AIM: Extract every line of the listing below word for word, with no changes.

(Spatial questions about scenes)
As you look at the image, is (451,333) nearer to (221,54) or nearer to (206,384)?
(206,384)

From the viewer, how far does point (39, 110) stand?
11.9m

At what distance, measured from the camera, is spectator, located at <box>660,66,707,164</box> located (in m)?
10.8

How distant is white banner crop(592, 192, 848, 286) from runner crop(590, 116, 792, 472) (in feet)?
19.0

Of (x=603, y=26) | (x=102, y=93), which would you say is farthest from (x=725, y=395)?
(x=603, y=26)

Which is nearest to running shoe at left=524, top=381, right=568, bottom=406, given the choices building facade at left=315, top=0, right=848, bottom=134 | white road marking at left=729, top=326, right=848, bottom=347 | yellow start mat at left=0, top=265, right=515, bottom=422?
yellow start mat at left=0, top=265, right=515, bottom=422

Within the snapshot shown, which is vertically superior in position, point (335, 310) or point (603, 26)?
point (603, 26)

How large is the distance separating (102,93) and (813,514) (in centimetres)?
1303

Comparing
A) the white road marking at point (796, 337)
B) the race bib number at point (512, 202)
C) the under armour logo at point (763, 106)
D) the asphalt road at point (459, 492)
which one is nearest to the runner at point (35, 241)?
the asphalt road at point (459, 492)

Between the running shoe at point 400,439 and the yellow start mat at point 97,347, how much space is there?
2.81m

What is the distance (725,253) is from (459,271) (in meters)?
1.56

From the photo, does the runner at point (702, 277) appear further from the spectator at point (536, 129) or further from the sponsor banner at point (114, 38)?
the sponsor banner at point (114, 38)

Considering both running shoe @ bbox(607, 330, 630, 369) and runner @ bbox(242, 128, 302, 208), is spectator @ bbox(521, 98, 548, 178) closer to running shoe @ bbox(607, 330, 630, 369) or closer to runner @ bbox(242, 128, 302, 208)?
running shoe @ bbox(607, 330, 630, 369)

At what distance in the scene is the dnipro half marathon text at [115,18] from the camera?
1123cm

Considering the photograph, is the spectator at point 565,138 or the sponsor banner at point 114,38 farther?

RESPONSE TO THIS EXERCISE:
As you look at the image, is (451,333) nearer to (221,54) or nearer to (206,384)?
(206,384)

From the viewer, how far does point (39, 110) stand?
11.9m

At what distance, measured from the camera, is spectator, located at <box>660,66,707,164</box> located (in m)?
10.8

How distant is white banner crop(592, 192, 848, 286) from runner crop(590, 116, 792, 472) (in feet)?
19.0

Of (x=603, y=26) | (x=102, y=93), which would you say is farthest from (x=725, y=395)?
(x=603, y=26)

Which is nearest to running shoe at left=524, top=381, right=568, bottom=406, given the choices building facade at left=315, top=0, right=848, bottom=134 | white road marking at left=729, top=326, right=848, bottom=347 | yellow start mat at left=0, top=265, right=515, bottom=422?
yellow start mat at left=0, top=265, right=515, bottom=422

Within the snapshot shown, which is vertically superior in position, point (335, 310) or point (603, 26)?
point (603, 26)

How large is the distance separating (102,93) and (813,514) (in centimetres)?
1303

Comparing
A) the white road marking at point (796, 337)
B) the race bib number at point (512, 202)
C) the under armour logo at point (763, 106)
D) the asphalt road at point (459, 492)
which one is nearest to the runner at point (35, 241)?
the asphalt road at point (459, 492)

Between the running shoe at point 400,439 and the yellow start mat at point 97,347, how much space is there?
2.81m

What is the distance (725,253) is from (459,271) (in meters)?
1.56

From the photo, does the runner at point (702, 277) appear further from the spectator at point (536, 129) or further from the sponsor banner at point (114, 38)?
the sponsor banner at point (114, 38)

Considering both running shoe @ bbox(607, 330, 630, 369) and runner @ bbox(242, 128, 302, 208), is spectator @ bbox(521, 98, 548, 178) closer to running shoe @ bbox(607, 330, 630, 369) or closer to runner @ bbox(242, 128, 302, 208)?
running shoe @ bbox(607, 330, 630, 369)

At what distance in the scene is the dnipro half marathon text at [115,18] from the camera?
1123cm

Considering the photograph, is the spectator at point 565,138 or the sponsor banner at point 114,38 farther?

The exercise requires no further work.